● **AIM OF THE TASK**:
Please answer from the model routing text: what weight does the complexity score give to reasoning keywords?

● **EXERCISE TEXT**:
_____

If either threshold is exceeded, the query goes to the cloud provider. If both are below threshold, it goes to the local model.
Configuration
yaml
localModels:
enabled: true
complexityThreshold: 0.6 # Queries scoring above 0.6 go to cloud
contextLengthThreshold: 4096 # Assembled context > 4096 tokens goes to cloud
localProvider: ollama
localModel: llama3.2
fallbackProvider: openai
fallbackModel: gpt-4oComplexity scoring
The complexity score is computed from several features:
| Feature | Weight | Description |
|---|---|---|
| Token count | 0.2 | Longer queries score higher |
| Reasoning keywords | 0.3 | Presence of words like "analyze", "compare", "synthesize" |
| Multi-step indicators | 0.25 | Presence of words like "first", "then", "finally", "step" |
| Technical vocabulary | 0.25 | Presence of domain-specific technical terms |
Routing examples
| Query | Score | Route |
|---|---|---|
| "What's the weather today?" | 0.05 | Local |
| "Summarize this file" | 0.2 | Local |
| "Analyze the performance implications of switching from IVFFlat to HNSW indexing in pgvector at our scale" | 0.85 | Cloud |
| "Design a migration strategy to move from a monolith to microservices" | 0.9 | Cloud |
Monitoring routing decisions
Every routing decision emits a routing.decision event with the complexity score, chosen provider, and reason. You can monitor this in the cost dashboard to see what percentage of queries are being served locally.
bash
# Get routing stats for the last 24 hours
GET /costs/routing?period=day
# Example response:
# {
# "totalRequests": 1204,
# "localRequests": 876 (72.8%),
# "cloudRequests": 328 (27.2%),
# "estimatedSavings": "$4.32"
# }💡Start with a higher
complexityThreshold (0.8) and lower it gradually as you gain confidence in your local model's output quality. Monitor response quality alongside the cost savings.

_____

● **RECORDS**:
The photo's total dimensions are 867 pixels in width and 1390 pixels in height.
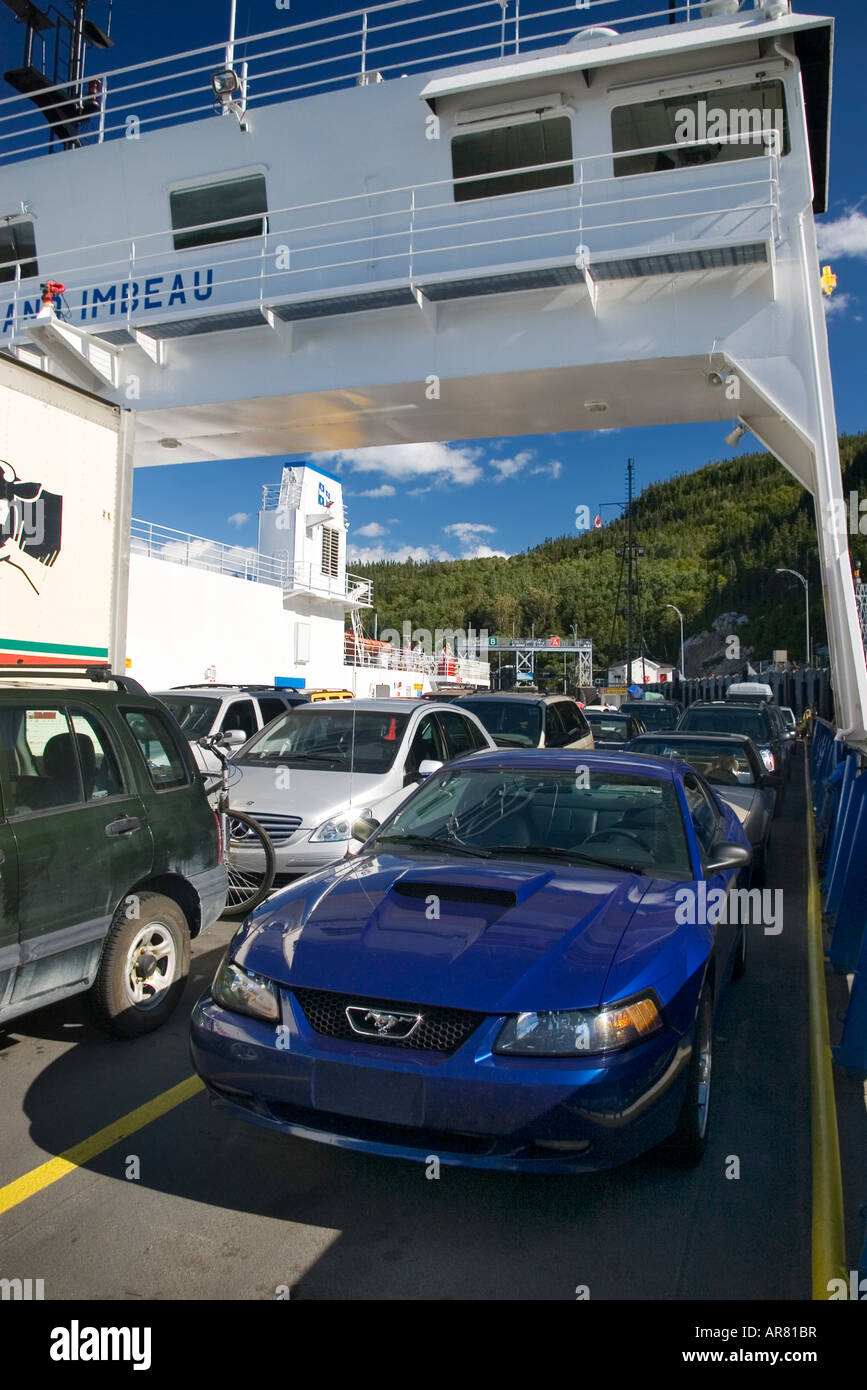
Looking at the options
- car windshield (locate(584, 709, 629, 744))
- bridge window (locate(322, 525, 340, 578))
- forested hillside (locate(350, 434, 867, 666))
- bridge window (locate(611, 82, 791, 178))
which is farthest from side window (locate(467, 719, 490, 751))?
forested hillside (locate(350, 434, 867, 666))

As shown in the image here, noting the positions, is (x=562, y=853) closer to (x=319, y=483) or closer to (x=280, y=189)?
(x=280, y=189)

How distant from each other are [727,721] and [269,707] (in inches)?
297

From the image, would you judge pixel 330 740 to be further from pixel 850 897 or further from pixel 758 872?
pixel 850 897

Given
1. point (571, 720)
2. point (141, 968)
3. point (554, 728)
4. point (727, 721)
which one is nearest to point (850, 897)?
point (141, 968)

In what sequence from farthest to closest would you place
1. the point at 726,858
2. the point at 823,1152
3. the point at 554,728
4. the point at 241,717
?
1. the point at 554,728
2. the point at 241,717
3. the point at 726,858
4. the point at 823,1152

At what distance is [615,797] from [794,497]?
15802cm

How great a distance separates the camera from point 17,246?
15.3m

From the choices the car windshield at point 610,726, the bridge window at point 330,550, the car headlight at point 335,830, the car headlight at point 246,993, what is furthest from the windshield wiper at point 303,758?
the bridge window at point 330,550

_____

● **RESPONSE**:
0.3